Exercise text
- Born: Hazel Marguerite Schmoll August 23, 1890 McAllaster, Kansas
- Died: January 31, 1990 (aged 99) Boulder, Colorado
- Education: University of Colorado Boulder University of Chicago
- Scientific career
- Fields: Botany
- Author abbrev. (botany): Schmoll

= Hazel Schmoll =

American botanist

Hazel Marguerite Schmoll (1890–1990) was an American botanist, and the first to conduct a systematic study of plant life in southwestern Colorado. She was also the first woman to earn a doctorate in botany from the University of Chicago. She was inducted into the Colorado Women's Hall of Fame in 1985.

==Early life and education==
Hazel Marguerite Schmoll was born in a sod cabin in McAllaster, Kansas, on August 23, 1890, to William and Amelia Schmoll. The family moved to Ward, Colorado when she was two, where her father set up a livery stable. Schmoll showed an early interest in learning about wildflowers and spent much time roaming the area on horseback collecting specimens and picking berries. She described her childhood in Ward as ideal and retained a lifelong connection to the town, which shrank to less than a dozen residents in the 1940s before rebounding in the 1960s.

Schmoll attended Ward School through eighth grade, followed by the State Preparatory School in Boulder (an earlier incarnation of Boulder High School). She then went to the University of Colorado Boulder, from which she graduated in 1913 with a degree in biology. She taught for four years (1913–1917) at Vassar College, first in the biology department and then in the botany department. She was the first University of Colorado graduate to be hired by Vassar. Coming from the state that had been the first to grant women the vote, she was active in promoting the cause of women's suffrage on campus.

Discovering that she would need an advanced degree if she wished to continue teaching at Vassar, she enrolled at the University of Chicago to get a master's degree in botany. She studied mainly with botanist and ecological pioneer Henry Chandler Cowles and received her degree in 1919.

==Career==
On returning to Colorado after her master's degree, Schmoll was hired to do some work for the Colorado Historical and Natural History Society at the Colorado State Museum, at first mainly mounting and cataloguing the botanical collections of Alice Eastwood and Ellsworth Bethel. The resulting herbarium is still considered one of the finest in the state.
She went on to conduct the first systematic study of plant life in the southwestern part of the state, a project that would later feed into her doctoral dissertation.
Another of her roles was to educate the public about plant life in the Rocky Mountains, and she served briefly (1920–21) as assistant curator for the State Bureau of Mines. In 1925, she was a leading lobbyist for efforts to pass legislation protecting the state flower, Aquilegia coerulea or blue columbine. A job which Schmoll had expected to be short-term ended up lasting until 1925, when Scholl left with the goal of pursuing a doctoral degree.

Try it
Extend the article on Hazel Schmoll, beginning right after its last sentence.

Collected data
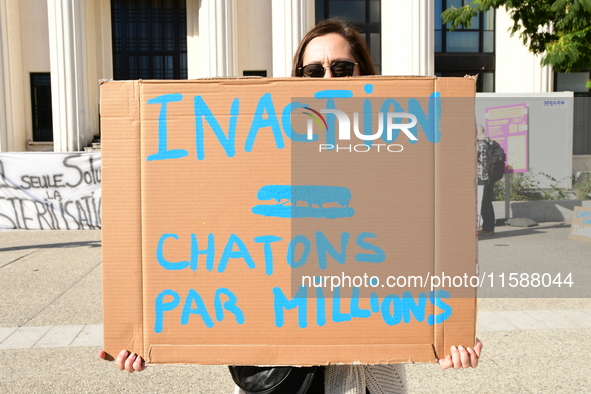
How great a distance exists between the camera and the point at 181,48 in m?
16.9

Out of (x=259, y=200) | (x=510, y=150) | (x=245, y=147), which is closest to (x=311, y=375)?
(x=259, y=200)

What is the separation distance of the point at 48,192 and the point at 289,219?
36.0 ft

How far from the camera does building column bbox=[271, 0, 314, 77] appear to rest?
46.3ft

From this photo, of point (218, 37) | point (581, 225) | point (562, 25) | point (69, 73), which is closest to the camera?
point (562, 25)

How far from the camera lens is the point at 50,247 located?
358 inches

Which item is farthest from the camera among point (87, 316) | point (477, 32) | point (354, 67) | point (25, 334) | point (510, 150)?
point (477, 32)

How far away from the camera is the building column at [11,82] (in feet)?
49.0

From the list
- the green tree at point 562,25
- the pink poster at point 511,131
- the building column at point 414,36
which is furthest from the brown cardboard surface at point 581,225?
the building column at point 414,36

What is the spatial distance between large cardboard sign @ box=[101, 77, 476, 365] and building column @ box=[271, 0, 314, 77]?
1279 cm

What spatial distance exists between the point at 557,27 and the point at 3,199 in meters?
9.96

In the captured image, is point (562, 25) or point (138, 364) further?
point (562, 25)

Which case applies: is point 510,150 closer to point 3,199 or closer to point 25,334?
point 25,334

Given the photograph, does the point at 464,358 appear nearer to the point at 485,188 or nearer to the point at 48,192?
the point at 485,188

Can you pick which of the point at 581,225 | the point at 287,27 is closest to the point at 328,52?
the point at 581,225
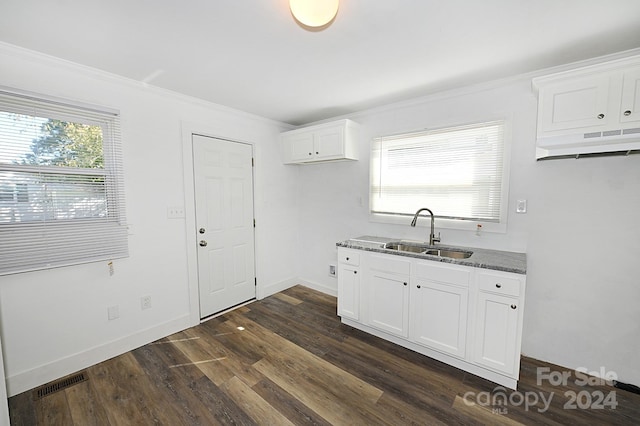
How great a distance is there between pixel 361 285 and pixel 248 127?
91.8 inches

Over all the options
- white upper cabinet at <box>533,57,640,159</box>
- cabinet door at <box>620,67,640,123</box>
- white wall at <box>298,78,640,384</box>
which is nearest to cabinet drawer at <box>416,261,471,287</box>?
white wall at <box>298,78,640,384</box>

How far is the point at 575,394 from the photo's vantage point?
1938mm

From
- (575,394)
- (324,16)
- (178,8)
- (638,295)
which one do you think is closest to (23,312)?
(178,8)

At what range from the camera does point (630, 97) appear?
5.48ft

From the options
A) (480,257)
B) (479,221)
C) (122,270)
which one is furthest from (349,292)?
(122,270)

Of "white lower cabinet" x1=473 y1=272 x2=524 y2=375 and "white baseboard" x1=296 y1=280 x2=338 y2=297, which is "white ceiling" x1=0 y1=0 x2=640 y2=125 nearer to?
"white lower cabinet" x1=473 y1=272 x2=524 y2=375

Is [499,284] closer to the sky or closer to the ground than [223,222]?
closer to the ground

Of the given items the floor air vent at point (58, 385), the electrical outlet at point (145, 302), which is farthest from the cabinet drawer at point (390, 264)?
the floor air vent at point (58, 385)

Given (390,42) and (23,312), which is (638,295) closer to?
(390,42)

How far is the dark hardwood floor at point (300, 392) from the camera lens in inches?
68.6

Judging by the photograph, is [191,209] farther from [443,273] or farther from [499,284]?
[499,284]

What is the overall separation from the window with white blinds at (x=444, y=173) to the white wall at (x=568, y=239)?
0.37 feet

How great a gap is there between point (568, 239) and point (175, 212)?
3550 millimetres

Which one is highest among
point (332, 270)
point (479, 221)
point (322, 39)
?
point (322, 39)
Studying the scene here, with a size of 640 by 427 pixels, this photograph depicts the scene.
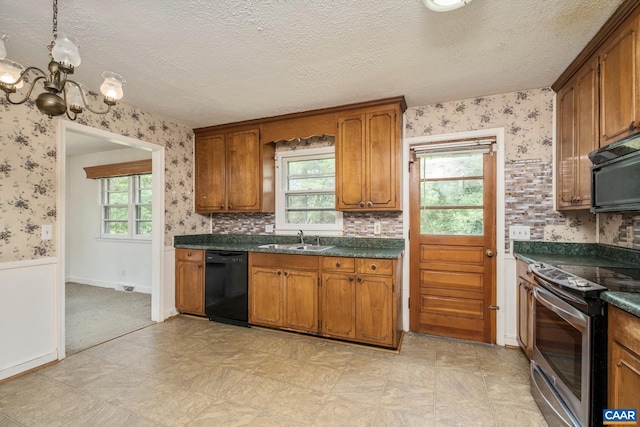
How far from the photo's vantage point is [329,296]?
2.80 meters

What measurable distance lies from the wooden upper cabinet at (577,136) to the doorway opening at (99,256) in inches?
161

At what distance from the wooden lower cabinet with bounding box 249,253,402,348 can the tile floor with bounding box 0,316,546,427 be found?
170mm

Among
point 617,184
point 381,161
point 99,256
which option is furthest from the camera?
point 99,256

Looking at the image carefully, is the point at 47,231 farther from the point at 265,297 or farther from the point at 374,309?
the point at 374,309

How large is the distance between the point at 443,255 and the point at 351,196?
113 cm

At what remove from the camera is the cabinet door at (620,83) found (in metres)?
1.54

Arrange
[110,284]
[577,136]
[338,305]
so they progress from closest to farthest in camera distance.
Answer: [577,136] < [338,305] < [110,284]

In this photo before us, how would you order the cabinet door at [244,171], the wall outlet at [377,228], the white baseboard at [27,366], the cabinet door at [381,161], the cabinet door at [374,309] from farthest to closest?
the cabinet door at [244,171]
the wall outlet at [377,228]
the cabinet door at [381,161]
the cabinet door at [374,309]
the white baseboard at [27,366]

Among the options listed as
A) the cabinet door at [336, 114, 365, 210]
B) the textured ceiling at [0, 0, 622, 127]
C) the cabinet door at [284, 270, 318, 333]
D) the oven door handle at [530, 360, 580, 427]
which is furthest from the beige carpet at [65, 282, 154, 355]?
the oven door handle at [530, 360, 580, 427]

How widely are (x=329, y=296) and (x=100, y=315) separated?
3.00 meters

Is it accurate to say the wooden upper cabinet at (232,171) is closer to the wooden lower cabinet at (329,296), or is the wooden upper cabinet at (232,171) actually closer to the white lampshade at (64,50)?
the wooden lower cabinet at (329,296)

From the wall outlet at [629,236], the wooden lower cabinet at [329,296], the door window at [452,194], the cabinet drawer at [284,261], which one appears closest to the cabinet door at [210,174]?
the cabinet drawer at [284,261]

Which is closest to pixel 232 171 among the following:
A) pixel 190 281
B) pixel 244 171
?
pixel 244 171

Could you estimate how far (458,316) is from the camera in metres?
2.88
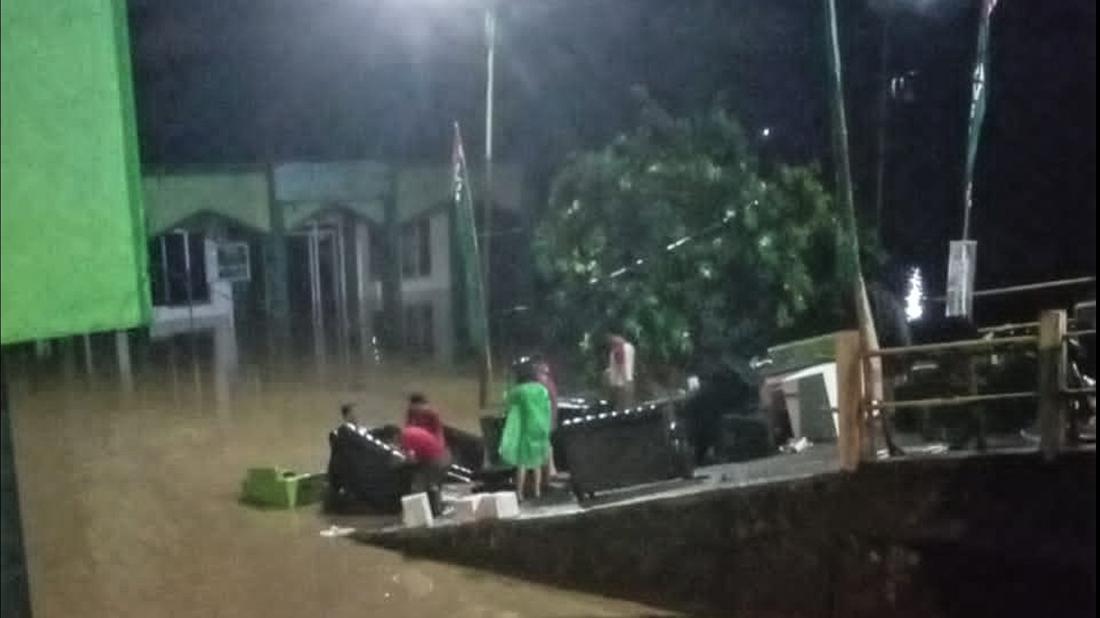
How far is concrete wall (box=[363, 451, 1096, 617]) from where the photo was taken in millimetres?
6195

---

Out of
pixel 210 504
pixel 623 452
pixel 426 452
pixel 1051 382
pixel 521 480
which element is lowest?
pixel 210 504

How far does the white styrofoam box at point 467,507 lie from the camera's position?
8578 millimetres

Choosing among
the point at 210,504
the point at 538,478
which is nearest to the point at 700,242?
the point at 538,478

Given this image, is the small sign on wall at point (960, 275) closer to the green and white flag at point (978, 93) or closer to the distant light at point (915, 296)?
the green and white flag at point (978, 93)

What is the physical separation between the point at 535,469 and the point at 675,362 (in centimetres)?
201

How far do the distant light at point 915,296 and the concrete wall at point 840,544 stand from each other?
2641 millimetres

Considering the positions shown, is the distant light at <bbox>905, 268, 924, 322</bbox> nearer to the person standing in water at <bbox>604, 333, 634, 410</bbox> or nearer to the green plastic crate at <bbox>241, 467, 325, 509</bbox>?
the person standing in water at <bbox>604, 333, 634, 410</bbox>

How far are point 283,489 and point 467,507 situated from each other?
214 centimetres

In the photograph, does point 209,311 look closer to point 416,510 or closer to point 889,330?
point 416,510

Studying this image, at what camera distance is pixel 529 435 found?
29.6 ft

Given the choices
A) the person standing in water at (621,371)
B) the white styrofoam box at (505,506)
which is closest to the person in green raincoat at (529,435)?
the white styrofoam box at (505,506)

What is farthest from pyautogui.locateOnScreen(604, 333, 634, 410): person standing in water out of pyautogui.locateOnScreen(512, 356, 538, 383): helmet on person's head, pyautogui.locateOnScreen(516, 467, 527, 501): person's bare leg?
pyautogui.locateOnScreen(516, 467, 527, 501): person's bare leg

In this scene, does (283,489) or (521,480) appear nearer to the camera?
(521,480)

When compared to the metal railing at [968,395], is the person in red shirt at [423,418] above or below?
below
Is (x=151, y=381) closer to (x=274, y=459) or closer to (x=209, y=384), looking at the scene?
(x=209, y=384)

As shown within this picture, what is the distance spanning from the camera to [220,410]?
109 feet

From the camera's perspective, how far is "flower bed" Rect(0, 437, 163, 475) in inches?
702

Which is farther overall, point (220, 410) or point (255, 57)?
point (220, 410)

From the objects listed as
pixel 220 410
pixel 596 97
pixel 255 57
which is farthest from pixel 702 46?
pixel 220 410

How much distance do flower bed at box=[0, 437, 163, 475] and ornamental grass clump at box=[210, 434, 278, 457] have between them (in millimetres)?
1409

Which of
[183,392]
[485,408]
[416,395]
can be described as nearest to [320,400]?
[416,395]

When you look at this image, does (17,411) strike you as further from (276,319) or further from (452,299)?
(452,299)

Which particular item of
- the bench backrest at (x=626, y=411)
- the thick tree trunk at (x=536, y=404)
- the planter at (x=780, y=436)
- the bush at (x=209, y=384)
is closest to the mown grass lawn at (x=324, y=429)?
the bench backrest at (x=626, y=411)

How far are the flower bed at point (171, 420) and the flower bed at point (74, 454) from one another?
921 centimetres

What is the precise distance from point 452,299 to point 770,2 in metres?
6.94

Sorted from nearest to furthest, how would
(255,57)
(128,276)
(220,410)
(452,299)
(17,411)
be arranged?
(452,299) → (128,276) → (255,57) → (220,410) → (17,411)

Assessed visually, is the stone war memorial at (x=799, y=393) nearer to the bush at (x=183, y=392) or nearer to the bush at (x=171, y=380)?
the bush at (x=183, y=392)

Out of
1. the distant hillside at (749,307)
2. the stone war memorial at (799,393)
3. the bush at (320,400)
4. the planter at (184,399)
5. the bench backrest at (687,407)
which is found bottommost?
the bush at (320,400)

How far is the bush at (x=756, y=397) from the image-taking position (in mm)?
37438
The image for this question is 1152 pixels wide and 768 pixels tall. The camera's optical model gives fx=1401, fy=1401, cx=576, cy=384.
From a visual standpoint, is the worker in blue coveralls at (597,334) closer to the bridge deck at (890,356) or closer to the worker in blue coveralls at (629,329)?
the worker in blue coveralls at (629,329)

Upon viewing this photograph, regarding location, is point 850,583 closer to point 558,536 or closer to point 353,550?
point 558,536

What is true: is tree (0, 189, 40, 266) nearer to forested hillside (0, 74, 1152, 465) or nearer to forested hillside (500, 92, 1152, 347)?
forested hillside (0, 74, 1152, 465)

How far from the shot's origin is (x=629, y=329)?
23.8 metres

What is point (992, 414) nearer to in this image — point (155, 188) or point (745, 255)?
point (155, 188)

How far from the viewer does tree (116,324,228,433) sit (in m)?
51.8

Response area
In late 1925, Schmoll traveled to Europe to visit botanical gardens and learn German. On returning, she enrolled at the University of Chicago for a Ph.D. in ecological botany, supporting herself with various jobs ranging from cleaning houses to rewriting a high school biology textbook. She also worked at the Field Museum of Natural History and served as a substitute professor at a local junior college. In 1932 she became the first woman to obtain a Ph.D. in botany from the University of Chicago. The subject of her dissertation was vegetation of the Chimney Rock area of southwestern Colorado. Schmoll was appointed as a board member of the Colorado Mountain Club, where she headed the lobbying effort to pass a bill that protected the lavender Columbine, the Colorado state flower.

During the Depression, Schmoll was unable to find a permanent job as a scientist. In 1938, she built Rangeview Ranch outside Ward, first as a children's camp and then as a guest ranch. It adjoined Rocky Mountain National Park, and Schmoll served as a nature guide for guests well into her seventies. Schmoll split her time between the ranch in the summers and a house in Ward the rest of the year.

Schmoll died on January 31, 1990, at the age of 99. Much of her property was donated for conservation purposes, although Rangeview Ranch was donated to the Christian Science Church for use as a retreat and conference center. In 2017, the ranch changed hands again and became the Rocky Mountain Ecodharma Retreat Center.

==Legacy and honors==
In Schmoll's honor, the University of Colorado, Boulder, has established the Hazel Schmoll Research Fellowship in Colorado Botany emphasizing field botany and open to faculty, staff, and students.

A rare and imperiled species of milkvetch (also known as locoweed), Astragalus schmolliae or Schmoll's milkvetch, is named after Schmoll. It grows only on Chapin Mesa in Mesa Verde National Park, where it was first collected by Alice Eastwood in 1890 and where Schmoll and an assistant reported it for the second time in 1925. It was not described until 1945, at which time it was named after Schmoll.

Schmoll's extensive notebooks are in the archives of the Boulder Historical Society.